Reproduce all the entries exactly and keep the pictures out.

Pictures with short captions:
__________
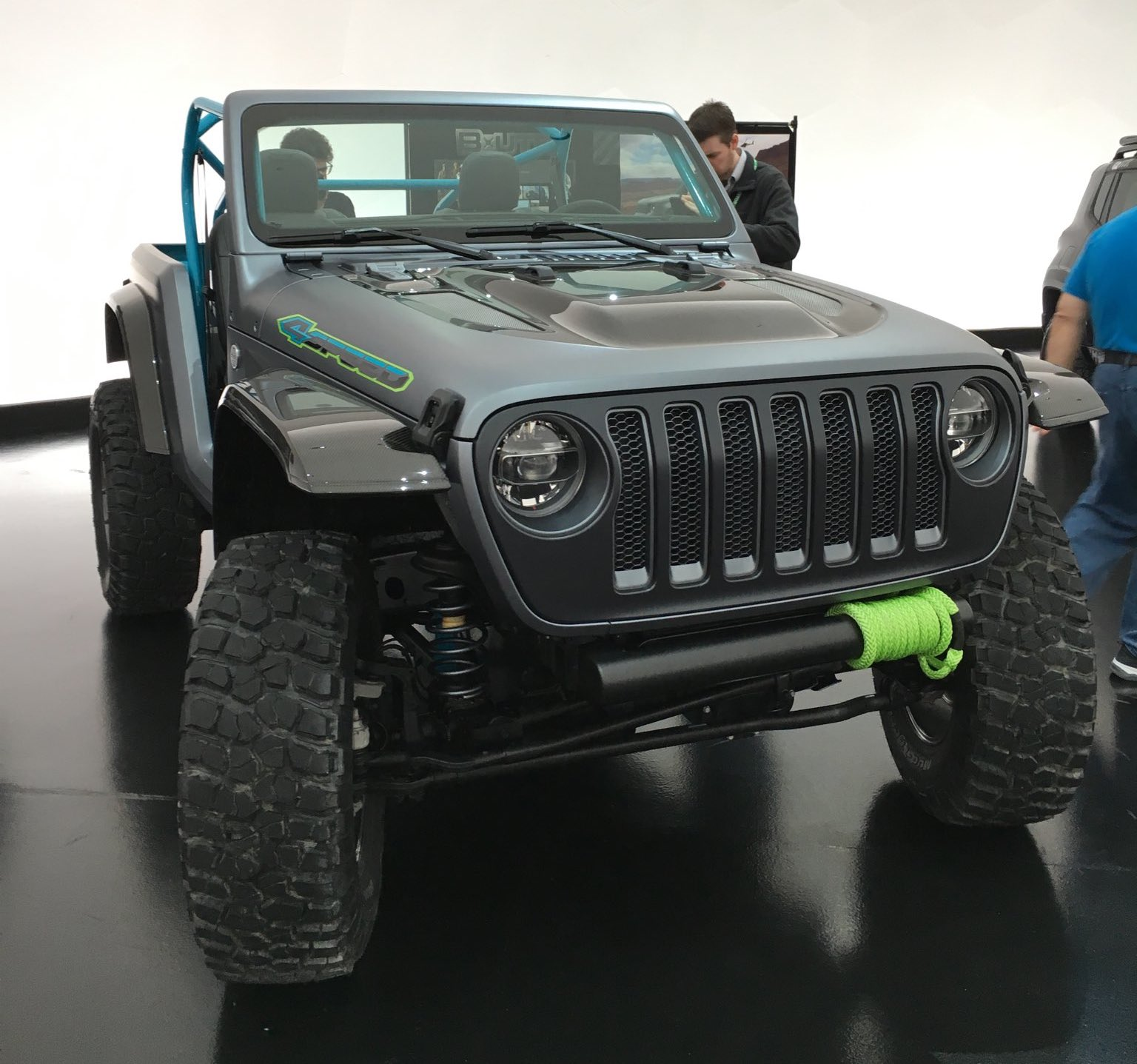 Jeep-4speed-Concept-Wrangler.jpeg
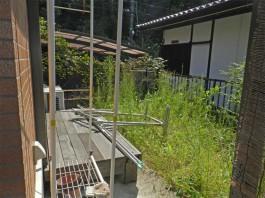 福岡県太宰府市の囲いテラス・サンルーム工事前。庭にガラス張りの室内のような癒し空間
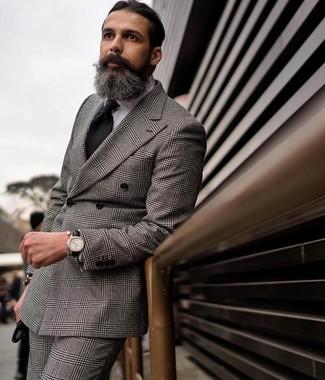 Come indossare e abbinare: blazer doppiopetto scozzese grigio, camicia elegante bianca, pantaloni eleganti scozzesi grigi, cravatta nera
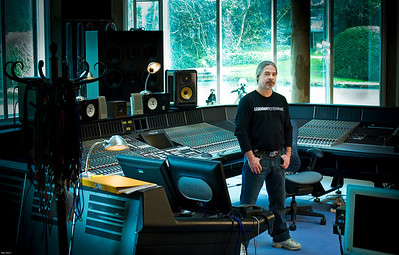 Mike Fraser - Recording engineer, producer and mixing engineer Watch our video interview with Mike Frase here:  http://www.recordproduction.com/mike-fraser.html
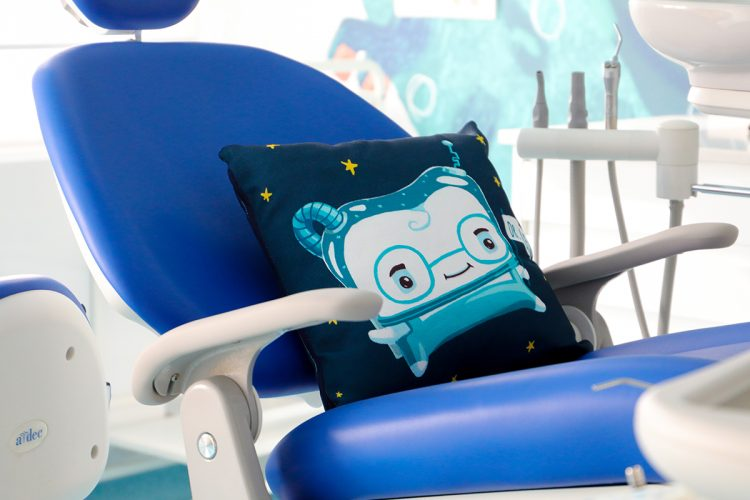 Cabinet stomatologic pentru copii, cu scaun albastru si perna cu personaj din Lumea lui TUTI, Dințișorul Zurliu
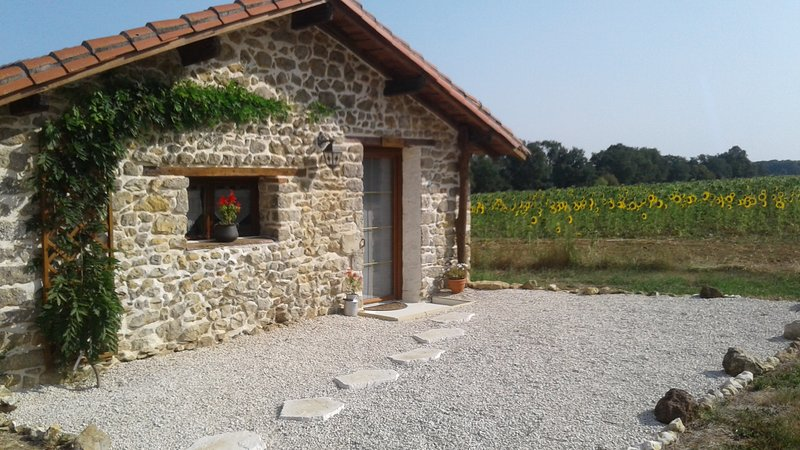 Luxury Gite for couples, holiday rental in Pleuville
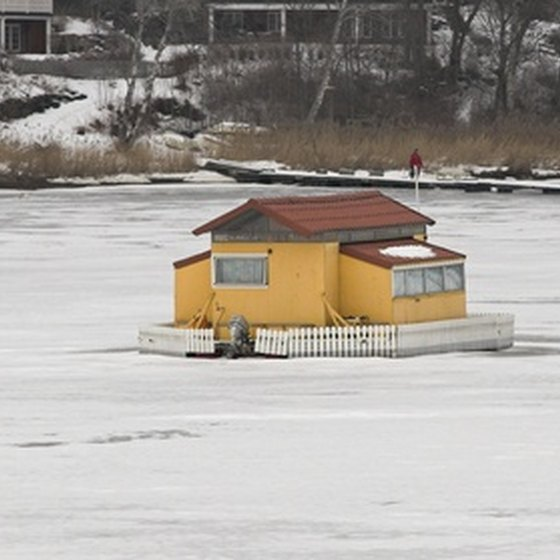 A house barge can be for a weekend getaway, a permanent residence or as a vacation vehicle.
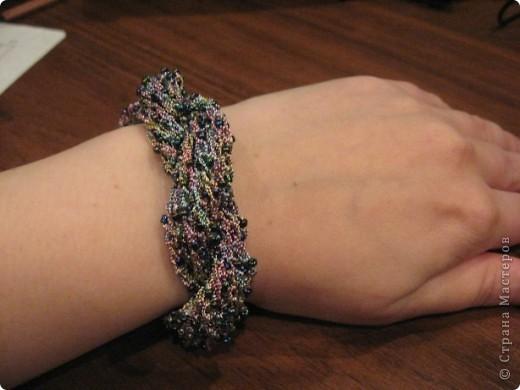 """Вот такой я сотворила браслет. Использовала бисер цвета хамелион и нитки """"Ирис""""  цвет-хамелеон металлик фото 4"""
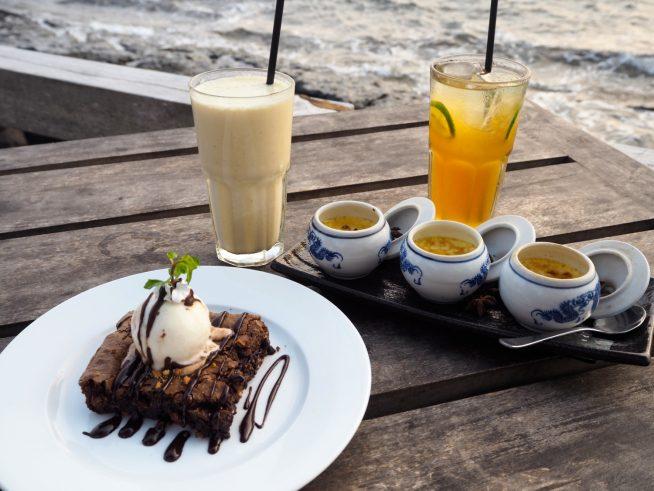 チョコレートケーキとクリームブリュレ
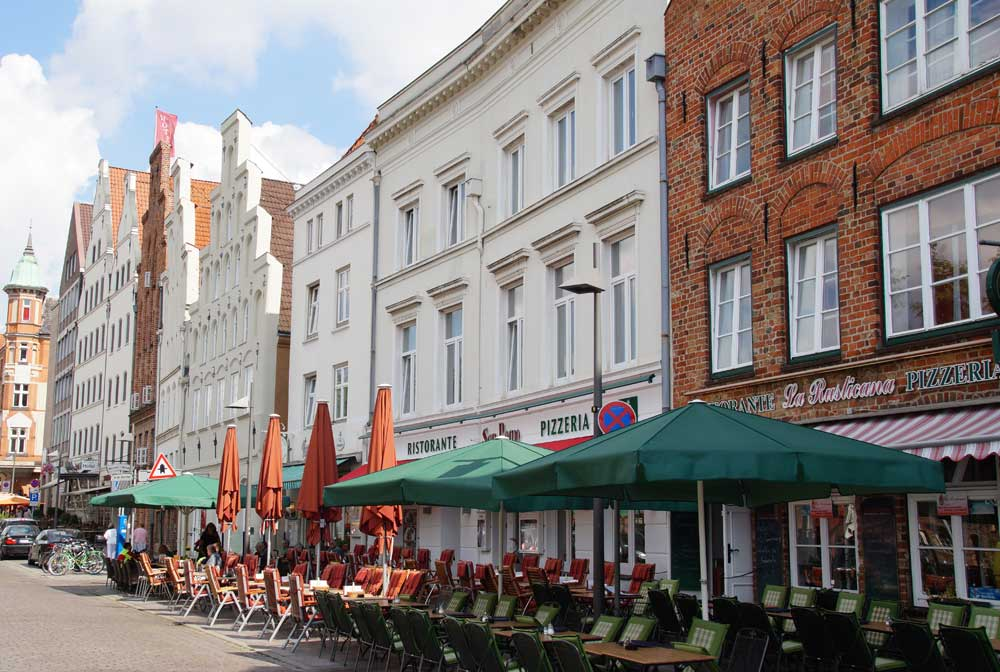 Obertrave mit Restaurants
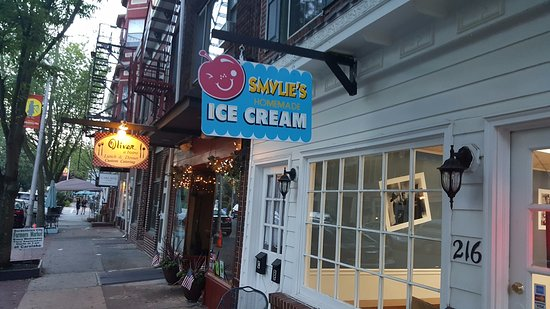 Bordentown, Νιού Τζέρσεϊ: Outside of ice cream shop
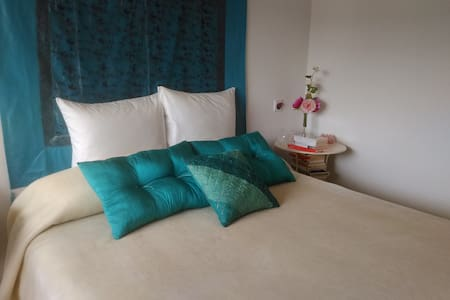 Preciosa hab. doble 20 km. Pta Sol - Bed & Breakfast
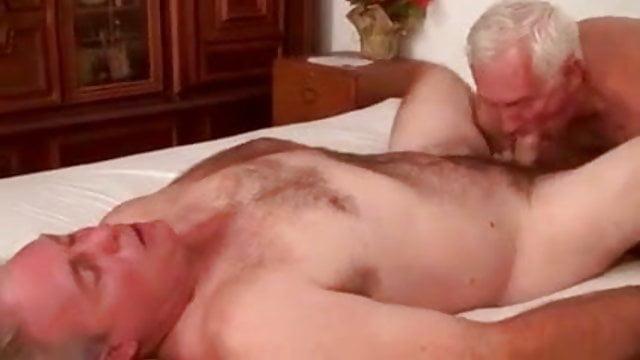 Valódi először meleg szex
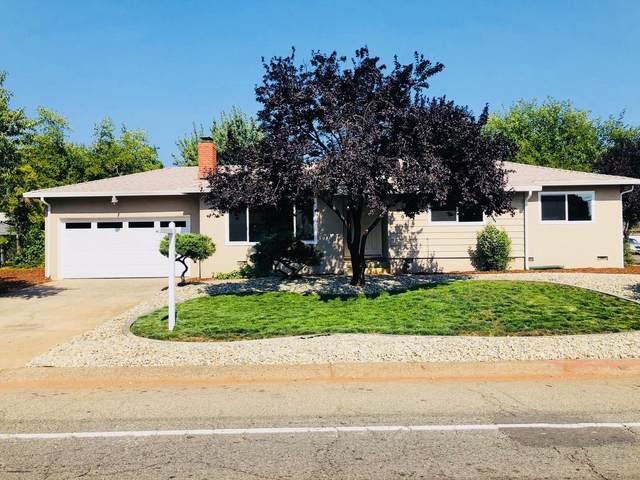 2891 Shasta View Dr, Redding, CA 96002 (#20-3592) :: Real Living Real Estate Professionals, Inc.
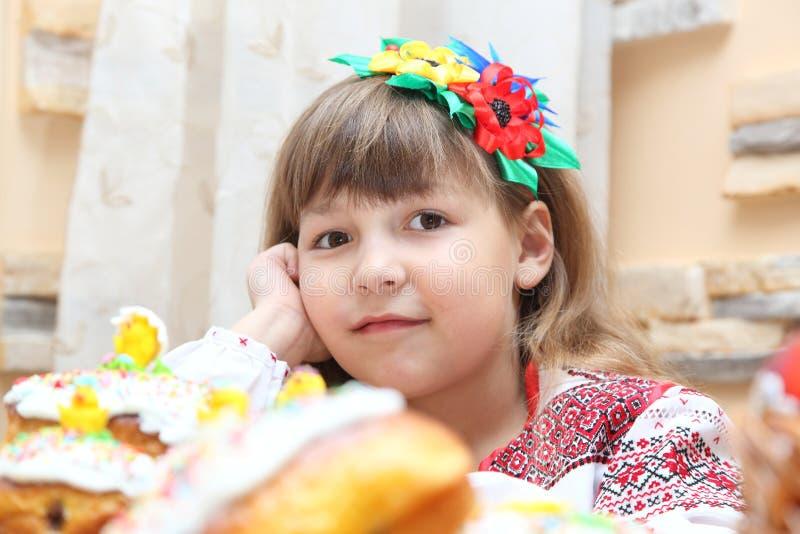 Muchacha en bordado ucraniano imagen de archivo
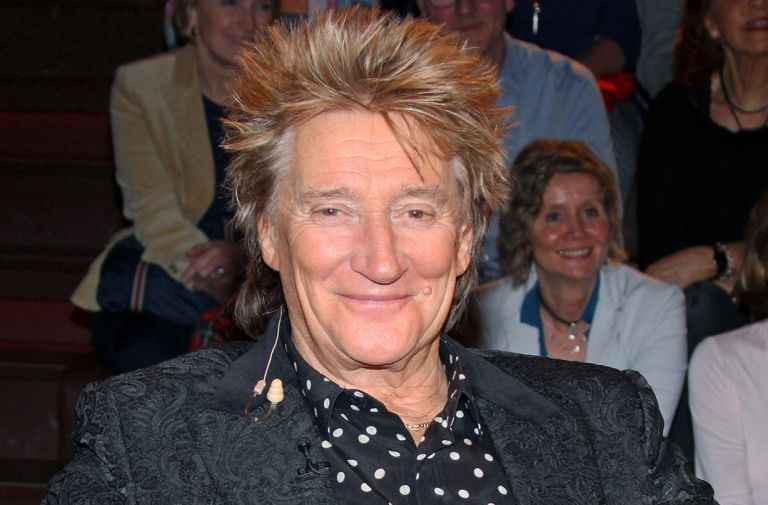 rod stewart reveals prostate cancer battle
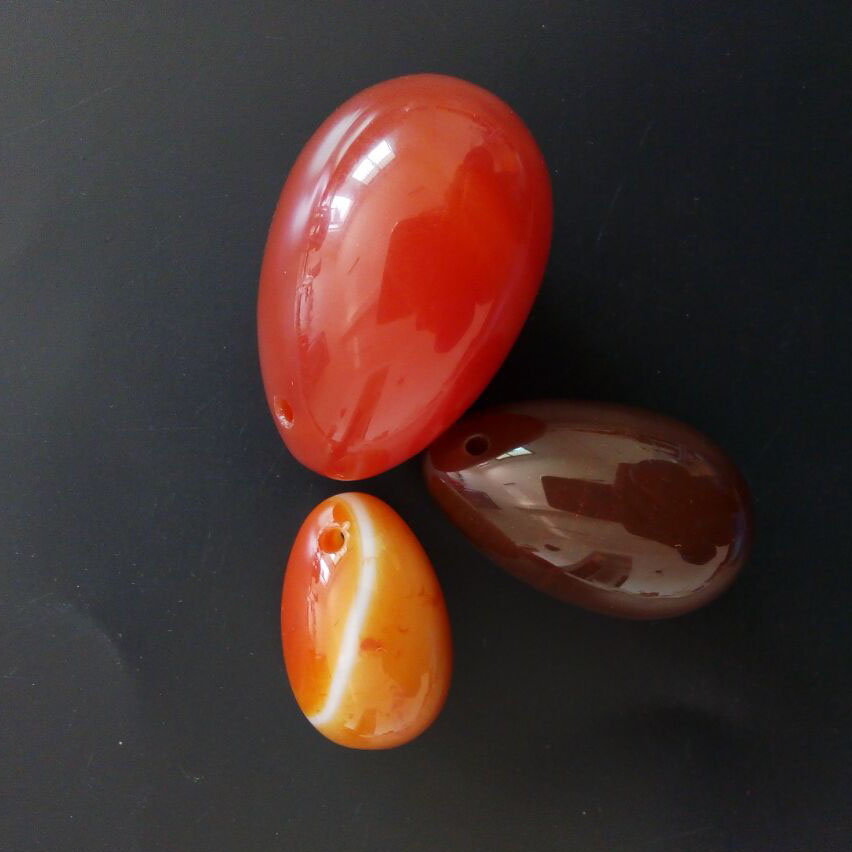 45mm*30mm 40mm*25mm and 30mm*20mm Jade Eggs Drilled Natural Carnelian Egg red agate Yoni Egg for Kegel Exercise Health Care jade egg natural unakite yoni egg crystal sphere for kegel exercise pelvic floor muscle vaginal exercise ben wa ball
__________
Problem solution |
 Jeep-4speed-Concept-Wrangler.jpeg
 福岡県太宰府市の囲いテラス・サンルーム工事前。庭にガラス張りの室内のような癒し空間
 Come indossare e abbinare: blazer doppiopetto scozzese grigio, camicia elegante bianca, pantaloni eleganti scozzesi grigi, cravatta nera
 Mike Fraser - Recording engineer, producer and mixing engineer Watch our video interview with Mike Frase here:  http://www.recordproduction.com/mike-fraser.html
 Cabinet stomatologic pentru copii, cu scaun albastru si perna cu personaj din Lumea lui TUTI, Dințișorul Zurliu
 Luxury Gite for couples, holiday rental in Pleuville
 A house barge can be for a weekend getaway, a permanent residence or as a vacation vehicle.
 """Вот такой я сотворила браслет. Использовала бисер цвета хамелион и нитки """"Ирис""""  цвет-хамелеон металлик фото 4"""
 チョコレートケーキとクリームブリュレ
 Obertrave mit Restaurants
 Bordentown, Νιού Τζέρσεϊ: Outside of ice cream shop
 Preciosa hab. doble 20 km. Pta Sol - Bed & Breakfast
 Valódi először meleg szex
 2891 Shasta View Dr, Redding, CA 96002 (#20-3592) :: Real Living Real Estate Professionals, Inc.
 Muchacha en bordado ucraniano imagen de archivo
 rod stewart reveals prostate cancer battle
 45mm*30mm 40mm*25mm and 30mm*20mm Jade Eggs Drilled Natural Carnelian Egg red agate Yoni Egg for Kegel Exercise Health Care jade egg natural unakite yoni egg crystal sphere for kegel exercise pelvic floor muscle vaginal exercise ben wa ball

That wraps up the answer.